-------- EXERCISE INPUTS

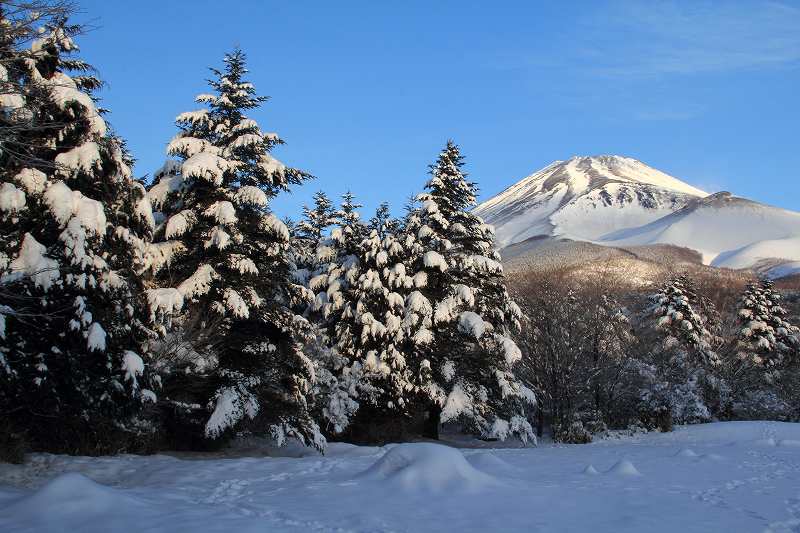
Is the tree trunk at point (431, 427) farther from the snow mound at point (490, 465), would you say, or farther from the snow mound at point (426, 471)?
the snow mound at point (426, 471)

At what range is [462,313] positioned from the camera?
22.5 meters

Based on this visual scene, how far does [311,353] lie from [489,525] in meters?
14.6

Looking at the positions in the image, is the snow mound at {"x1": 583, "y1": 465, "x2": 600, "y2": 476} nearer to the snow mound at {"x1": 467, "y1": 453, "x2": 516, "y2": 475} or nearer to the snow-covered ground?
the snow-covered ground

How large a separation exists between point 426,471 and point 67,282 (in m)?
6.99

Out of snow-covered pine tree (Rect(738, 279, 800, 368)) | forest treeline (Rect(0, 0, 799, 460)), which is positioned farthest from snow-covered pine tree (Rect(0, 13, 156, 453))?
snow-covered pine tree (Rect(738, 279, 800, 368))

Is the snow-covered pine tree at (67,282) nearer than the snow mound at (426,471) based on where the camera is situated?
No

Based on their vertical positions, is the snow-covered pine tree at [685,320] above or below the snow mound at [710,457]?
above

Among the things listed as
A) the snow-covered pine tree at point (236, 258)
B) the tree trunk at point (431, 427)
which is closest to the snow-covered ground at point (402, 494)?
the snow-covered pine tree at point (236, 258)

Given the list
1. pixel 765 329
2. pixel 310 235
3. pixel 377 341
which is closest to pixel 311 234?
pixel 310 235

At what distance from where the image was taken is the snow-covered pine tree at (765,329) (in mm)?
37156

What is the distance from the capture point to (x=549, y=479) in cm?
1086

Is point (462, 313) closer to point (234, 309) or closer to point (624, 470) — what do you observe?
point (234, 309)

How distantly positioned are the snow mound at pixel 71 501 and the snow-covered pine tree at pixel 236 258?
22.7 feet

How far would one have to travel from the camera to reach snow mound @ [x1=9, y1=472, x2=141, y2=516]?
22.3 feet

----------------

• DIRECTIONS FOR THIS TASK
Skip the pictures and transcribe the rest of the records exactly.

• ANSWER BELOW
Is the tree trunk at point (431, 427) farther from the snow mound at point (490, 465), would you say, or farther from the snow mound at point (426, 471)?
the snow mound at point (426, 471)

At what range is [462,313] positioned from the camera?
22.5 meters

Based on this visual scene, how far does [311,353] lie from [489,525] in meters?
14.6

Looking at the positions in the image, is the snow mound at {"x1": 583, "y1": 465, "x2": 600, "y2": 476} nearer to the snow mound at {"x1": 467, "y1": 453, "x2": 516, "y2": 475} or nearer to the snow-covered ground?
the snow-covered ground

How large a separation exists between point 426,471 and point 67,282 (in m)?
6.99

Out of snow-covered pine tree (Rect(738, 279, 800, 368)) | forest treeline (Rect(0, 0, 799, 460)), which is positioned farthest from snow-covered pine tree (Rect(0, 13, 156, 453))?
snow-covered pine tree (Rect(738, 279, 800, 368))

Is the snow-covered pine tree at (67,282) nearer than the snow mound at (426,471) based on where the camera is situated?
No

Based on their vertical positions, is the snow-covered pine tree at [685,320] above or below the snow mound at [710,457]?
above

Among the things listed as
A) the snow-covered pine tree at point (236, 258)
B) the tree trunk at point (431, 427)
which is closest to the snow-covered ground at point (402, 494)?
the snow-covered pine tree at point (236, 258)

Given the list
1. pixel 765 329
2. pixel 310 235
3. pixel 377 341
which is closest to pixel 311 234?
pixel 310 235

At what distance from where the image was taken is the snow-covered pine tree at (765,329) (in mm)?
37156

What is the distance from the capture point to (x=549, y=479) in cm?
1086

Is point (462, 313) closer to point (234, 309) or closer to point (624, 470) — what do you observe?
point (234, 309)

How distantly positioned are the snow mound at pixel 71 501 and the snow-covered pine tree at pixel 236 258?
22.7 feet

How far would one have to travel from the camera to reach snow mound @ [x1=9, y1=472, x2=141, y2=516]?
22.3 feet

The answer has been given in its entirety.